First, we noticed both models have typical performances of value SSDs, with a high sequential read data rate, but with lower rates in write operations and on random accesses. We also noticed the maximum sequential rate of the SanDisk SSD PLUS 120 GiB is higher than the Kingston V300’s.
The tests also show that the performance comparison depends on the type of data we used. On the tests using only zeroes (ZeroFill), where the data is easily compressible, the SSDNow V300 was typically faster than the SSD PLUS.
However, on the test with non-compressible data (what simulates the typical real-life big files, such as audio, video, and picture files) the model from Kingston had a big performance reduction, mostly on write tests, which is due to the fact the controller used by the V300 depends on data compression to achieve higher performance.

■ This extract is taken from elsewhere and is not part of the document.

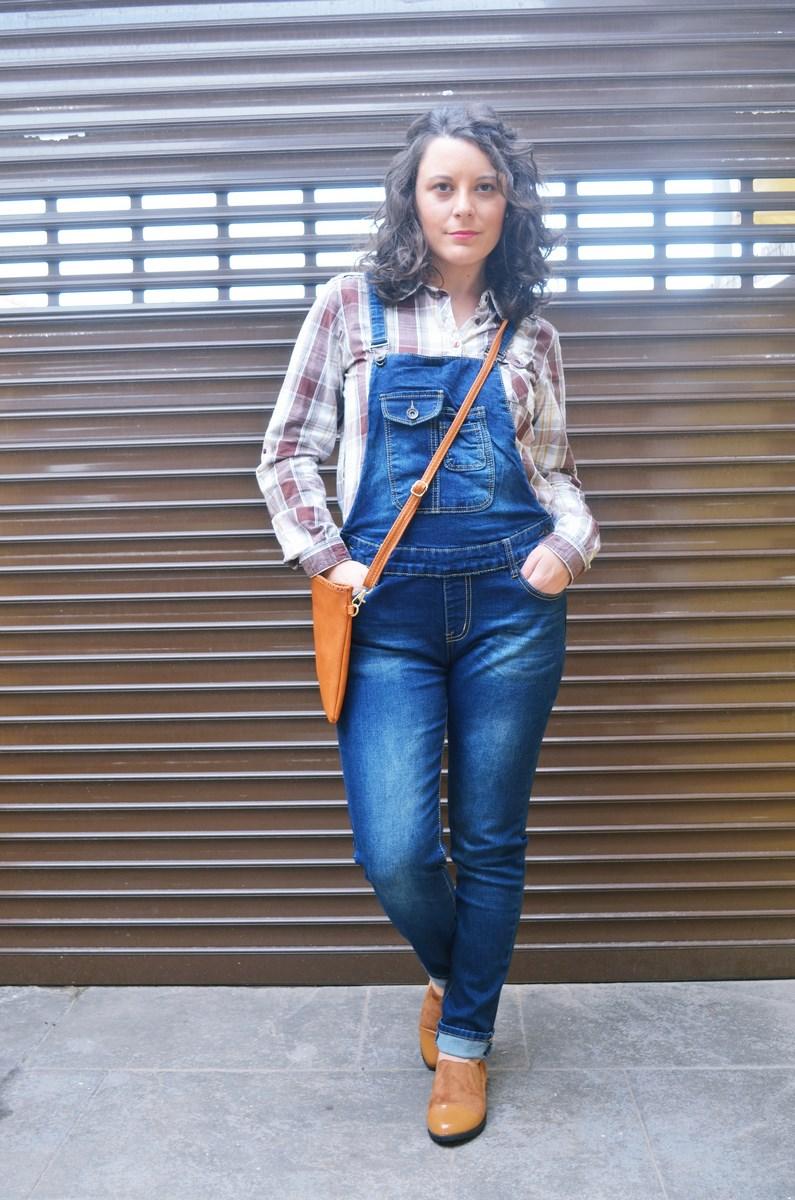 look_camisadecuadrosypeto_streetstyl_fashionblogger_mivestidoazul-9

On the other hand, the SSD PLUS from SanDisk does not show a sensible performance reduction on the tests with incompressible data, which is excellent, since it is a typical behavior of most expensive SSDs.
So, which is the best model? Both of them were faster on some tests and slower on others, but as we mentioned, the fact the SanDisk SSD PLUS 120 GiB does not show a loss of performance with incompressible data makes it our recomendation among the tested models.
However, while they are both entry products, any one of them has a good cost/performance ratio and can be a good buy for the user who use only a hard disk on his computer, promoting a sensible performance improvement on the load times of the operating system, programs, and games.